Hoje é Dia de Maria – Primeira Jornada
Hoje é Dia de Maria nasceu da alegria que tive, ao me deparar pela primeira vez, já adulto, com os contos populares recolhidos da oralidade popular brasileira por Silvio Romero e Câmara Cascudo, entre outros. Logo depois vieram as pinturas de Cândido Portinari e as cirandas recriadas por Villa-Lobos, depois peguei na mão do Carlos Alberto Soffredini e do Luís Alberto de Abreu.
Mas estes mestres iniciais, necessariamente, arrastam outros mais distantes. Portinari era apaixonado por Velásquez, Villa por Bach. Todos sabemos do enorme caldeirão cultural ainda em ebulição por estas bandas. Além do mais, acredito em um patrimônio genético do Brasil, suas histórias, suas raças, suas línguas, seus sons, tudo ainda vivem tudo me dá a sensação de que, como arquétipos, estão à espera de reencarnar para continuarem suas missões éticas e estéticas.

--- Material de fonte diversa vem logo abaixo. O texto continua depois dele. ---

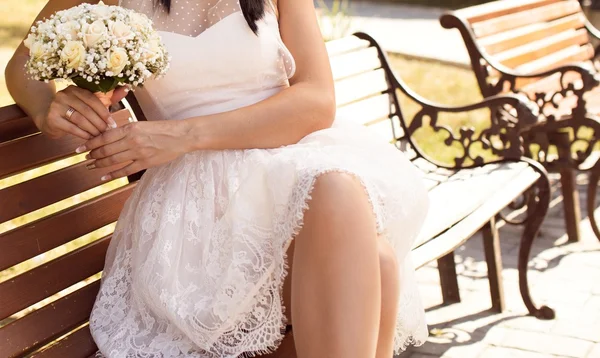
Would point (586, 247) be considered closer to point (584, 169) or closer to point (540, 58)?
point (584, 169)

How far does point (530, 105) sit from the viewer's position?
14.3 feet

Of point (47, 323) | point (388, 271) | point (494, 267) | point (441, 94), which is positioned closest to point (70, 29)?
point (47, 323)

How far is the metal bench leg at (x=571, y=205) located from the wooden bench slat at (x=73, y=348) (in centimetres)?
325

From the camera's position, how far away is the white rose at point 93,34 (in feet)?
7.38

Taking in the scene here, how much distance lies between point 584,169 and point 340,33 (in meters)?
4.07

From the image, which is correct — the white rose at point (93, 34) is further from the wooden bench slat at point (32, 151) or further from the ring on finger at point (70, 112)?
the wooden bench slat at point (32, 151)

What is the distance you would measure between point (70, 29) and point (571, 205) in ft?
11.6

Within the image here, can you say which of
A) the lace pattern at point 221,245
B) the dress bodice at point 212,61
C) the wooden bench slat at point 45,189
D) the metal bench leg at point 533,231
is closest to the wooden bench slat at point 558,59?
the metal bench leg at point 533,231

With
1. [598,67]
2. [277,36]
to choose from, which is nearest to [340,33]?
[598,67]

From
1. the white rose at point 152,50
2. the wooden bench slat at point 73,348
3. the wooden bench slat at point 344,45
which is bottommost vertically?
the wooden bench slat at point 73,348

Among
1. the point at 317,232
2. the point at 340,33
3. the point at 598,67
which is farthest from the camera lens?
the point at 340,33

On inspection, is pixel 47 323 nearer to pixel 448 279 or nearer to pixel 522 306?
pixel 448 279

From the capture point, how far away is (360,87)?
4.43 meters

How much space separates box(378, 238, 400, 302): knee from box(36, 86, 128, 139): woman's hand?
2.78ft
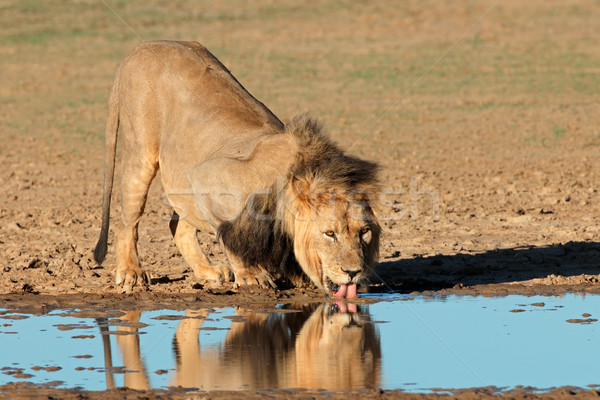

O projeto é apenas uma pequena tentativa de nos reaproximar de um grande tema: a infância. Uma infância brasileira, lírica, mas por ora também trágica. Uma tentativa de penetrar nessa região tão sacrificada por nós mesmos. E então, com este pequeno programa, eu lhes pergunto: e a nossa infância? Onde está? Onde foi morar?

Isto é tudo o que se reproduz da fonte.